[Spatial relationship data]
····················
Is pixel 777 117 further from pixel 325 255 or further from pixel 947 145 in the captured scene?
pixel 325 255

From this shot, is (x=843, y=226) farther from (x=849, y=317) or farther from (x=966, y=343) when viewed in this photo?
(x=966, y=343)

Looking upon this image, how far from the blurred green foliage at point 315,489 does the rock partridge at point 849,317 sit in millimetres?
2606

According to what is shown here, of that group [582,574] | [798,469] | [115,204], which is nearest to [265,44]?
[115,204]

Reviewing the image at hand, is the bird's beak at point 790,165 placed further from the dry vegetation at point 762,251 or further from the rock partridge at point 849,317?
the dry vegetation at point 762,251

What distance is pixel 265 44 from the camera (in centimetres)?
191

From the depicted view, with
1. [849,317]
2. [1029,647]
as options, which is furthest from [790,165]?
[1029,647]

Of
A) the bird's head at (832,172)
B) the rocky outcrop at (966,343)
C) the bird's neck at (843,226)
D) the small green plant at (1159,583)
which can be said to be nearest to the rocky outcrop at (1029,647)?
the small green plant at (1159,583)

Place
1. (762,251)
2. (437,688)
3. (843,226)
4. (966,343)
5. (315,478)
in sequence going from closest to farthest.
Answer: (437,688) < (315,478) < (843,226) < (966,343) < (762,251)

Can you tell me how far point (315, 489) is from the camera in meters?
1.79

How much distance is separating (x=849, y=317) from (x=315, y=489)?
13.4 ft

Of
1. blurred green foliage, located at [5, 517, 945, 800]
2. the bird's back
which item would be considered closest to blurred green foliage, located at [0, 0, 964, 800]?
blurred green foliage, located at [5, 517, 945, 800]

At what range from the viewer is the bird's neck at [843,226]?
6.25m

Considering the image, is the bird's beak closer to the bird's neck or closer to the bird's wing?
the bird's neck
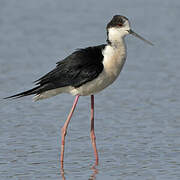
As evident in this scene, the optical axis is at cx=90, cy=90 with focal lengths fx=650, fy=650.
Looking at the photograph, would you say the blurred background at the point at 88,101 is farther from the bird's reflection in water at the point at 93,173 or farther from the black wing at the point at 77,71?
the black wing at the point at 77,71

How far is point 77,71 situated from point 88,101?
7.25 ft

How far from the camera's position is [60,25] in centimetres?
1398

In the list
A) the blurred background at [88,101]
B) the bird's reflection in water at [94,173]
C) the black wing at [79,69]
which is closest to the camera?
the bird's reflection in water at [94,173]

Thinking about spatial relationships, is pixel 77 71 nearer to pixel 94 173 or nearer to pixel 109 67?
pixel 109 67

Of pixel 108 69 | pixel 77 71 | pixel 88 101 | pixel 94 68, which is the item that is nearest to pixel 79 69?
pixel 77 71

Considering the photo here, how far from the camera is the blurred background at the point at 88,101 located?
717 cm

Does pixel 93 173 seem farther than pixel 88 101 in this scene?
No

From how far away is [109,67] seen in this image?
24.3ft

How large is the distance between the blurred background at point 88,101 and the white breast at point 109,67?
0.78 metres

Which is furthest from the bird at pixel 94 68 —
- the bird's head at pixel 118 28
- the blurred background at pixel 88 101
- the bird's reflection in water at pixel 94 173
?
the blurred background at pixel 88 101

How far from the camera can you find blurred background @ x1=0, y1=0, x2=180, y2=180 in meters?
7.17

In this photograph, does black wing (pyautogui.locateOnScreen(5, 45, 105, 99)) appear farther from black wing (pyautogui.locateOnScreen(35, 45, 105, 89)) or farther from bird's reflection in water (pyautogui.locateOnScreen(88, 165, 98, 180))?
bird's reflection in water (pyautogui.locateOnScreen(88, 165, 98, 180))

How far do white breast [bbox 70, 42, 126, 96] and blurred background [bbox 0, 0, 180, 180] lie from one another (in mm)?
780

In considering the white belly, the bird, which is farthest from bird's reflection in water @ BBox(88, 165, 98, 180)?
the white belly
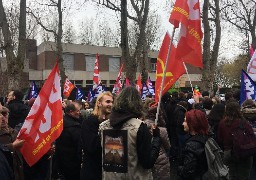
····················
[Challenge]
Output the entire listing above verbatim, line for line, and omit the pictures.

[Answer in full]
Is pixel 777 117 further from pixel 325 255 or further from pixel 947 145 in the captured scene?
pixel 325 255

From this shot, is (x=843, y=226) farther from (x=849, y=317) or farther from (x=966, y=343) when viewed in this photo?
(x=966, y=343)

Looking upon this image, how far from the blurred green foliage at point 315,489 does the rock partridge at point 849,317 sit in millimetres?
2606

According to what is shown here, of that group [582,574] | [798,469] | [115,204], which is nearest to [265,44]?
[115,204]

Reviewing the image at hand, is the bird's beak at point 790,165 placed further from the dry vegetation at point 762,251 or further from the rock partridge at point 849,317?
the dry vegetation at point 762,251

What distance is pixel 265 44 from the camera (in centimetres)?
191

From the depicted view, with
1. [849,317]
2. [1029,647]
as options, which is furthest from [790,165]?
[1029,647]

Of
A) the bird's head at (832,172)
B) the rocky outcrop at (966,343)
C) the bird's neck at (843,226)
D) the small green plant at (1159,583)
which can be said to be nearest to the rocky outcrop at (1029,647)?
the small green plant at (1159,583)

Place
1. (762,251)
2. (437,688)
3. (843,226)
4. (966,343)
5. (315,478)
in sequence going from closest to farthest.
Answer: (437,688) < (315,478) < (843,226) < (966,343) < (762,251)

Can you tell me how far point (315, 489) is from the camera in meters?
1.79

How much distance is separating (x=849, y=317) from (x=315, y=489)?
13.4 ft

Of
1. blurred green foliage, located at [5, 517, 945, 800]
2. the bird's back
which item would be considered closest to blurred green foliage, located at [0, 0, 964, 800]?
blurred green foliage, located at [5, 517, 945, 800]

At what range from the viewer is the bird's neck at [843,226]?
6.25m

Considering the image, is the bird's beak closer to the bird's neck or closer to the bird's wing?
the bird's neck
As evident in this scene, the optical axis is at cx=90, cy=90 with focal lengths fx=650, fy=650.
Looking at the photograph, would you say the blurred background at the point at 88,101 is farther from the bird's reflection in water at the point at 93,173 or farther from the black wing at the point at 77,71?
the black wing at the point at 77,71

How far is point 77,71 situated from point 88,101?
7.25 ft

How far from the camera's position is [60,25] in centimetres?
1398

In the list
A) the blurred background at [88,101]
B) the bird's reflection in water at [94,173]
C) the black wing at [79,69]
which is closest to the camera?
the bird's reflection in water at [94,173]

Thinking about spatial relationships, is pixel 77 71 nearer to pixel 94 173 or nearer to pixel 109 67?
pixel 109 67

Of pixel 108 69 | pixel 77 71 | pixel 88 101 | pixel 94 68, which is the item that is nearest to pixel 79 69?
pixel 77 71

Considering the photo here, how far from the camera is the blurred background at the point at 88,101 located?
717 cm

Does pixel 93 173 seem farther than pixel 88 101 in this scene?
No

From how far away is [109,67] seen in this image?
24.3ft

How large is the distance between the blurred background at point 88,101 and the white breast at point 109,67?
0.78 metres

Which is furthest from the bird at pixel 94 68 —
- the bird's head at pixel 118 28
- the blurred background at pixel 88 101
- the bird's reflection in water at pixel 94 173
?
the blurred background at pixel 88 101

How far from the camera can you find blurred background @ x1=0, y1=0, x2=180, y2=180 in meters?
7.17

In this photograph, does black wing (pyautogui.locateOnScreen(5, 45, 105, 99)) appear farther from black wing (pyautogui.locateOnScreen(35, 45, 105, 89)) or farther from bird's reflection in water (pyautogui.locateOnScreen(88, 165, 98, 180))?
bird's reflection in water (pyautogui.locateOnScreen(88, 165, 98, 180))

How far do white breast [bbox 70, 42, 126, 96] and blurred background [bbox 0, 0, 180, 180] lie from one another (in mm)?
780

In considering the white belly, the bird, which is farthest from bird's reflection in water @ BBox(88, 165, 98, 180)?
the white belly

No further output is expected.